Bob obeyed and tuned in to the nearest broadcasting station where a concert was scheduled. As soon as he signified by a nod of his head that the connection was satisfactory Herb placed the big horseshoe magnet in such a position that the poles of the magnet were on each side of the tube.
Sure enough, Bob was amazed at the almost magical improvement in the sound. It was clearer, more distinct, altogether more satisfactory. He listened in for another moment then wonderingly took off the headphones while Herb grinned at him in triumph.
“Well, what do you think?” asked the latter while Joe and Jimmy looked at them curiously.
“Think?” repeated Bob, still wonderingly. “Why, there’s only one thing to think, of course.

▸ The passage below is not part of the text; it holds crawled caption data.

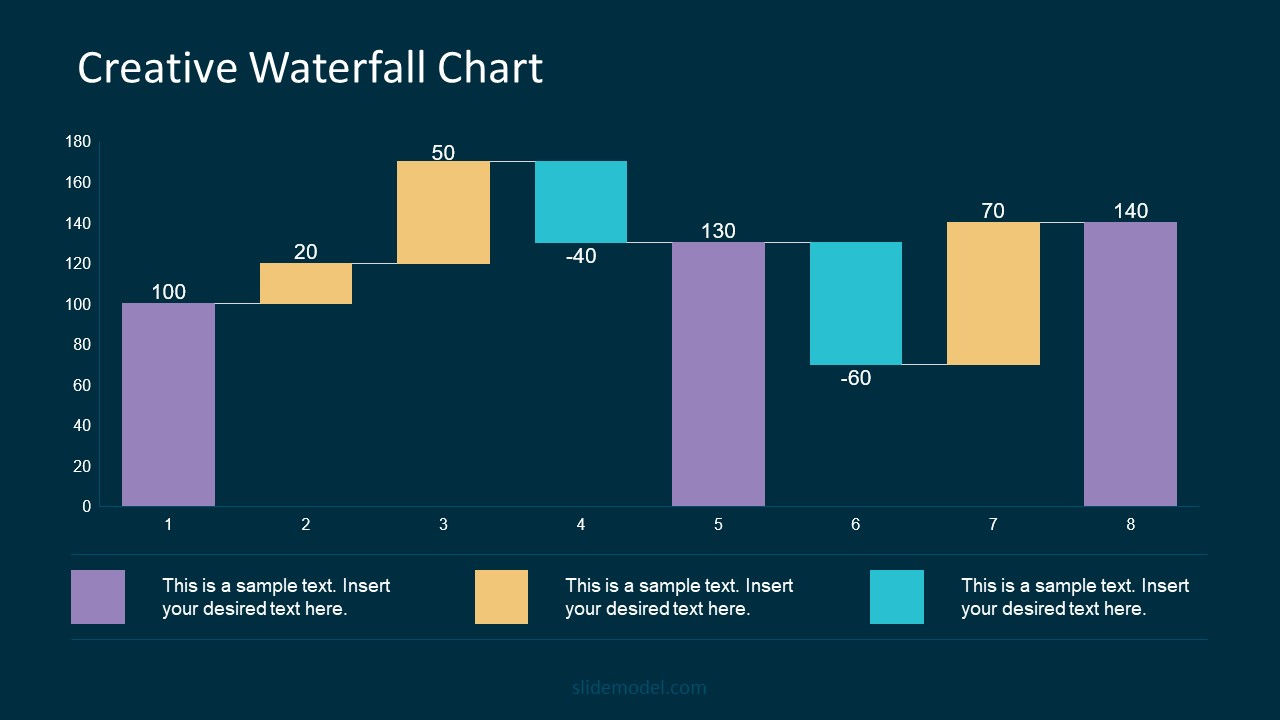 Editable PowerPoint Charts Slide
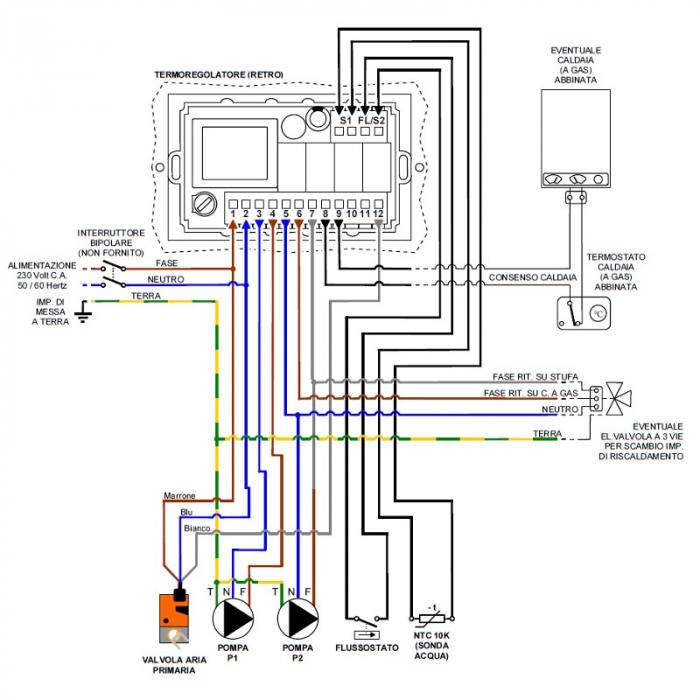 Unitate de control TIEMME TC 110-24B-59 pentru inserții din lemn 1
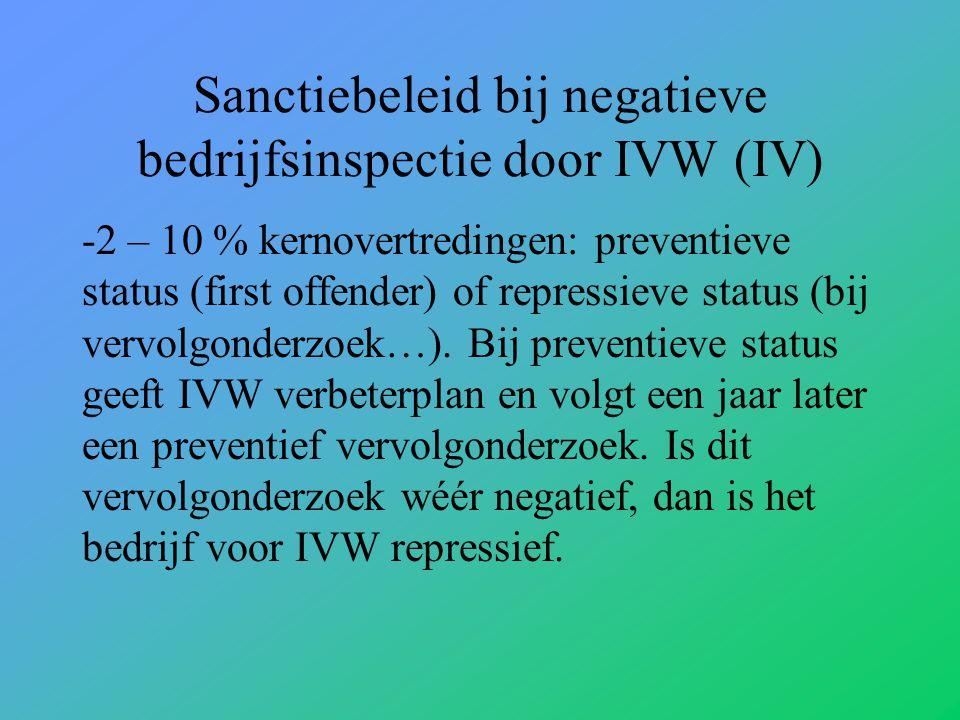 Sanctiebeleid bij negatieve bedrijfsinspectie door IVW (IV) -2 – 10 % kernovertredingen: preventieve status (first offender) of repressieve status (bij vervolgonderzoek…).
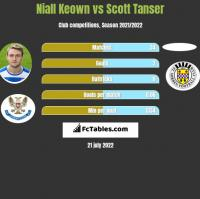 Niall Keown vs Scott Tanser h2h player stats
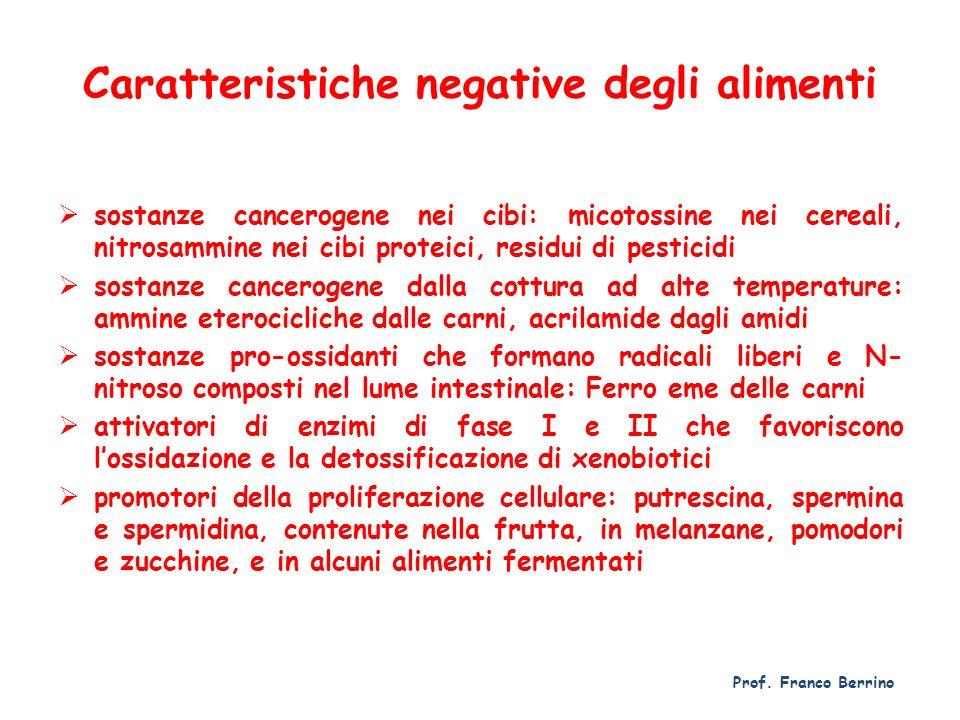 Caratteristiche negative degli alimenti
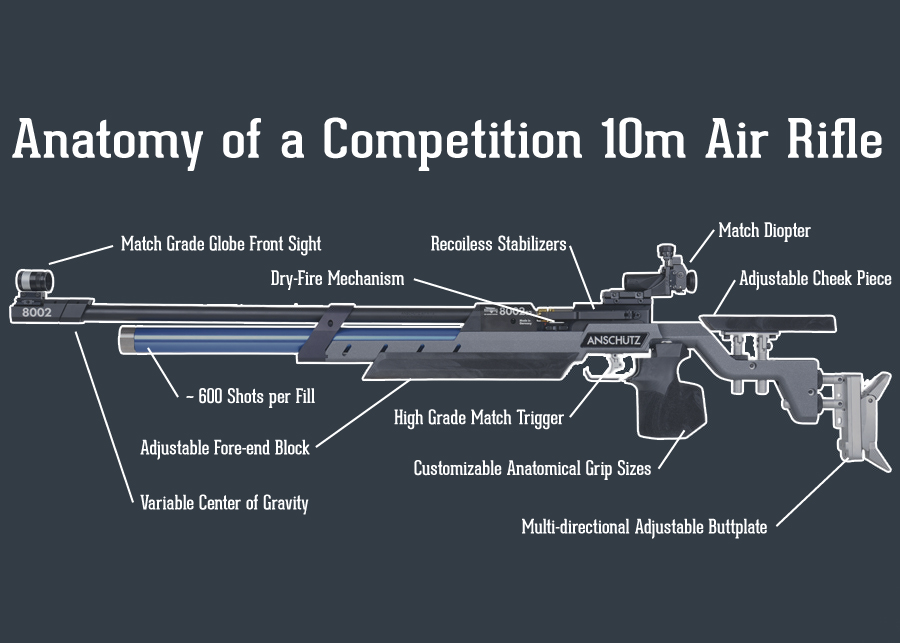 aa80fd12229 View All 10m Competition Air Rifles
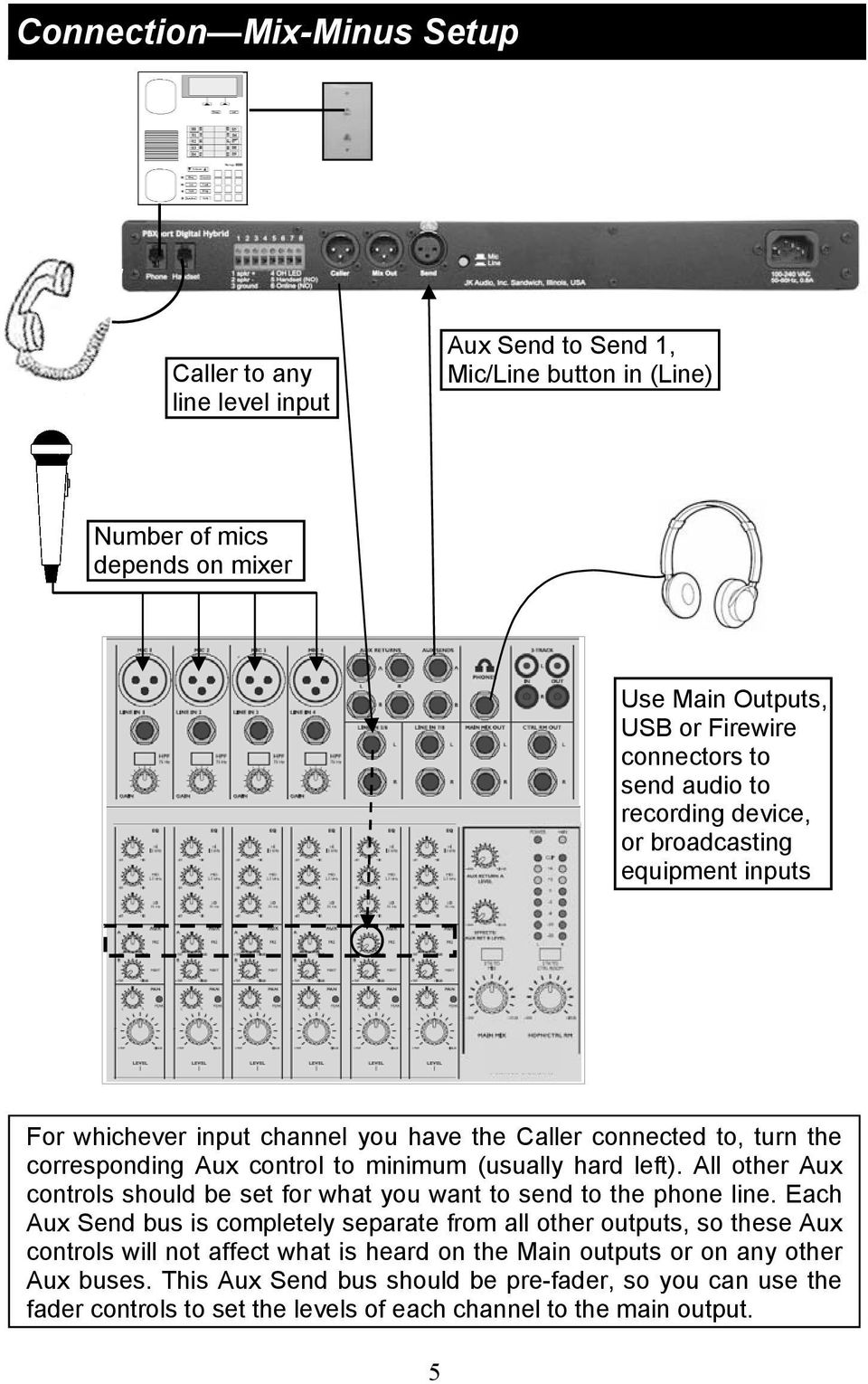 left). All other Aux controls should be set for what you want to send to the phone line.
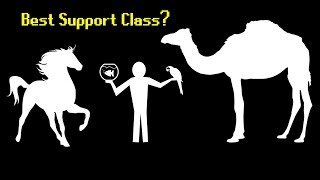 What's the Best Human Support Class?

That fool horseshoe of yours, Herb, is one wonderful improvement. I don’t know how it works, but it surely is a marvel.”
Herb glanced at Jimmy and Joe in triumph.
“What did I tell you?” he said. “Perhaps now you’ll believe that my idea wasn’t such a fool one after all.”
“But what did it do, Bob?” asked Joe, mystified.
“It increased the sensitivity of that old audion tube, that’s what it did,” replied Bob, absently, his mind already busy with inventive thoughts. “I can’t see yet just how it accomplished it, but the connection with the station was certainly clearer and more distinct than usual.”
“But how can a magnet increase the sensitivity of a vacuum tube?” asked Jimmy, not yet wholly convinced. “It doesn’t make sense.”
“Well, I don’t see why not,” contradicted Joe slowly. “I suppose the improvement is due to the magnetic effect of the magnet upon the electrons flowing from the filament to the plate. I don’t exactly see why it should be an improvement, but if it is, then there must be some reason for it.”
“I wish we could find the reason!” cried Bob excitedly. “If we could make some improvement upon the vacuum tube——”
“Don’t wake him up, he is dreaming!” cried Herb. “If you don’t look out, old boy, you’ll have us all millionaires.”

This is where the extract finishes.